Paura nella città dei morti viventi (1980)

... aka: City of the Living Dead
... aka: Ein Zombie hing am Glockenseil (Zombie Hung on a Bell Rope)
... aka: Fear in the City of the Living Dead
... aka: Frayeurs (Fears)
... aka: Gates of Hell, The
... aka: Pater Thomas (Father Thomas)
... aka: Zombiernes by (Zombie City)

Directed by:
Lucio Fulci

In a small New England town, priest Father William Thomas (Fabrizio Jovine) hangs himself in a cemetery. Meanwhile, in New York City, psychic Mary Woodhouse (Catriona MacColl) and some of her colleagues are having a séance. Mary has visions of the suicide and of a zombie rising from the grave, freaks out, breaks the link and keels over onto the floor dead. When police show up at the scene, they're told she was scared to death. Not buying into the story, wisecracking journalist Peter Bell (Christopher George) decides to look into matters. He goes to the cemetery, rescues Mary from being buried alive when she miraculously springs back to life and then accompanies her to a friend's apartment to learn all about a prophecy contained in the Book of Enoch, a religious text written over 4000 years ago. According to the book, the gates of hell will open somewhere in a small town and mankind will be wiped out because no dead body will ever be able to rest in peace again. The only remedy to the situation is closing the gates before All Saint's Day.

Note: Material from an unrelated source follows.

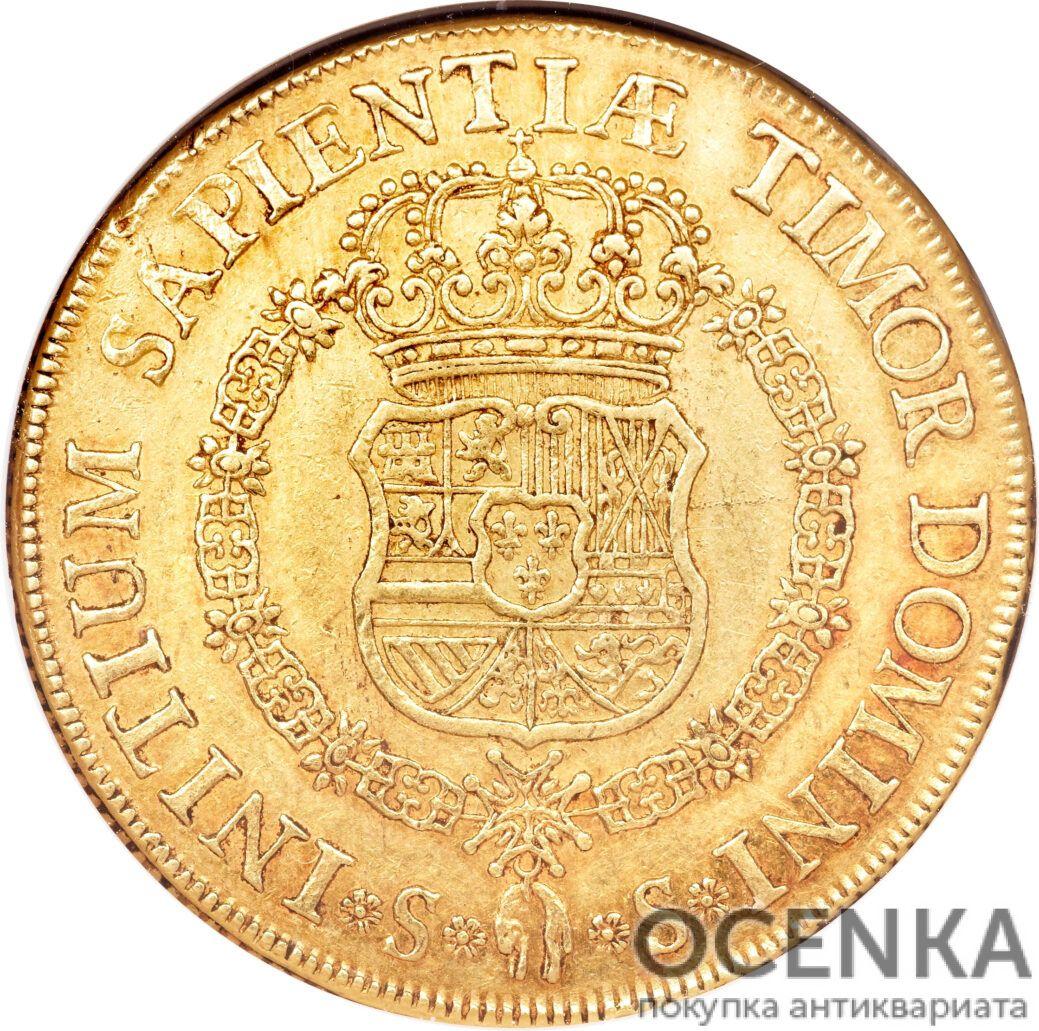 Золотая монета 8 Эскудо (8 Escudos) Испания - 4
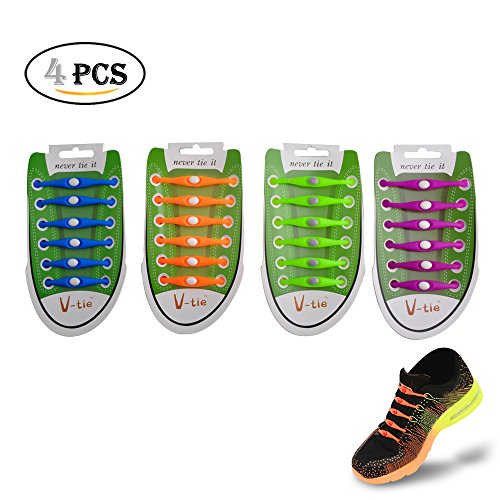 EDOBIL No Tie Lazy Silicone Shoelace for Adults Youth KeyWants Elastic Shoes Laces Fit for Sneaker, Casual Shoes (4 Pairs) (Purple Green Blue Orange)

Back in Dunwich, strange things are afoot. Winds are atypically strong, the town is enveloped in a cloud of “dust” (fog), windows and mirrors shatter on their own, walls crack open and sometimes bleed and cute little kittens attack their owners. Even worse, the dead priest has returned from the grave and now has supernatural powers that he doesn't hesitate using against the townsfolk, who are rumored to be descendants of “Salem witch burners.” He starts out by force feeding pretty young Emily (Antonella Interlenghi) a mouthful of worms and muck. During the film's most memorably gross bit, he appears before a pair of necking teens and squeezes the brains right out of the guy's head after making his girl puke up all of her internal organs. Others disappear or start turning up dead and the recently deceased return to life and add to the army of the undead. At a mortuary, an old lady kills a thieving mortician. Emily returns as a pizza-faced zombie to haunt her parents and kid brother. And so on and so on.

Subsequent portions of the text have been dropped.